# What is being asked
Reproduce word for word the passage of the land cover classification text that opens with the words containing "This is how" and closes with "ArcGIS Image Server.".
== Text excerpt ==
The feature class representing our labelled data contains an attribute field classvalue which represents the class of each labelled polygon. It is important to note here that all the pixels which are not labelled under any class will be mapped to 0, representing "NoData" class after exporting the data.

This is how it looks:

Training data can be exported by using the Export Training Data For Deep Learning tool available in ArcGIS Pro as well as ArcGIS Image Server.

Input Raster: NAIP imagery
Input Feature Class Or Classified Raster: feature layer containing labeled polygons
Class Value Field: field containing class values against each class
Tile Size X & Tile Size Y: 256
Stride X & Stride Y: 64
Meta Data Format: 'Classified Tiles' as we are training an segmentation Model which in this case is UnetClassifier.
Environments: Set optimum Cell Size, Processing Extent.

The labels to export data using Export training data tool are available as a layer package.

labels = gis.content.get('eeec636c856740c6a3e2c185dda6e735')
labels

land_cover_classification_sparse_training_data
land cover classification training data (sparse)

Feature Layer Collection by api_data_owner
Last Modified: December 11, 2020
0 comments, 0 views

Train the model

We will be using U-Net, one of the well-recognized image segmentation algorithms, for our land cover classification. U-Net is designed like an auto-encoder. It has an encoding path (“contracting”) paired with a decoding path (“expanding”) which gives it the “U” shape. However, in contrast to the autoencoder, U-Net predicts a pixelwise segmentation map of the input image rather than classifying the input image as a whole. For each pixel in the original image, it asks the question: “To which class does this pixel belong?”. U-Net passes the feature maps from each level of the contracting path over to the analogous level in the expanding path. These are similar to residual connections in a ResNet type model, and allow the classifier to consider features at various scales and complexities to make its decision.
===
== Data ==
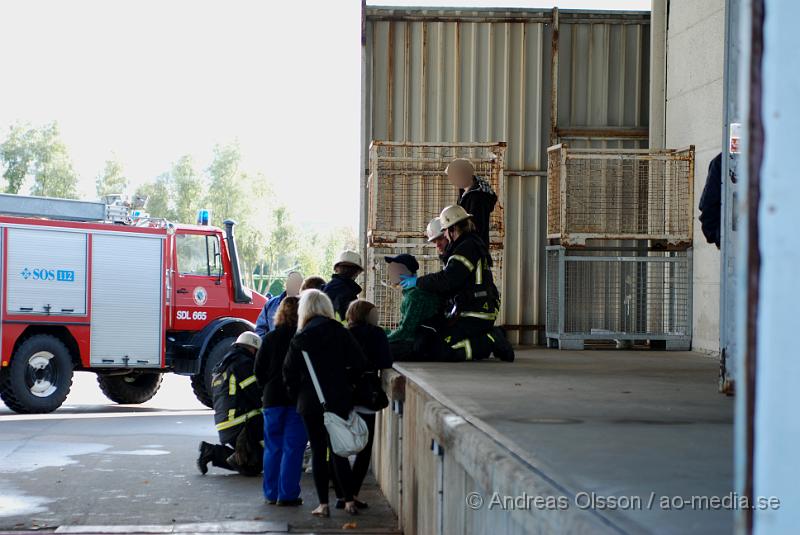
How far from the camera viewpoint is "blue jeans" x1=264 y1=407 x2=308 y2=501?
843 centimetres

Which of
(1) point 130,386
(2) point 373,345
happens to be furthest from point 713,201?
(1) point 130,386

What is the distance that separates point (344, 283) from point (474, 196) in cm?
146

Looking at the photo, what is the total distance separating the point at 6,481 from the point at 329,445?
11.3 ft

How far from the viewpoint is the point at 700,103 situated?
12305 mm

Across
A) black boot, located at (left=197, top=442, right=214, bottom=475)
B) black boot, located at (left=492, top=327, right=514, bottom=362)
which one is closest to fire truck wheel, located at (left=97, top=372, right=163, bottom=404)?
black boot, located at (left=197, top=442, right=214, bottom=475)

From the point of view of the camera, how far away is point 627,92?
14539 mm

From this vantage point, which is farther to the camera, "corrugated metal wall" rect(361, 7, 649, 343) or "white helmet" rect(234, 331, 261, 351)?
"corrugated metal wall" rect(361, 7, 649, 343)

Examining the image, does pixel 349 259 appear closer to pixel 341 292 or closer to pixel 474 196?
pixel 341 292

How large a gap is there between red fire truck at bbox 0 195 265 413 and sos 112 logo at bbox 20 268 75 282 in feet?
0.05

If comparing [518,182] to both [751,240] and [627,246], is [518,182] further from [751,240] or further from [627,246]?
[751,240]

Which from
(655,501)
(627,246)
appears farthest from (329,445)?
(627,246)

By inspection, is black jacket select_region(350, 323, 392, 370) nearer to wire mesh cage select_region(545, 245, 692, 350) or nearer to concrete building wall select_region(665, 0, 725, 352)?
wire mesh cage select_region(545, 245, 692, 350)

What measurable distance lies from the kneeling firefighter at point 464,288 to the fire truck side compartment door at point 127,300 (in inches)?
343

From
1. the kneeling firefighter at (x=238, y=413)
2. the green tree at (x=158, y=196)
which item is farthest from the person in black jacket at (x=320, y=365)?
the green tree at (x=158, y=196)
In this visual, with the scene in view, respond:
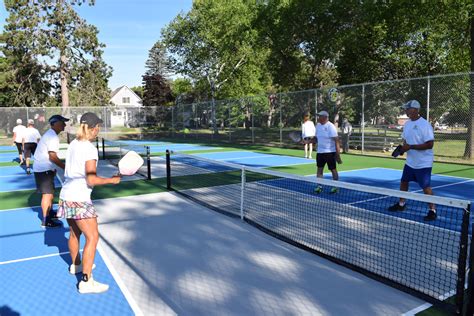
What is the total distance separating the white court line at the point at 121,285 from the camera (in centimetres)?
397

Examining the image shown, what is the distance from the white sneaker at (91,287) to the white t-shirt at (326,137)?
===
# The output
This is how it looks:

Training data can be exported by using the Export Training Data For Deep Learning tool available in ArcGIS Pro as well as ArcGIS Image Server.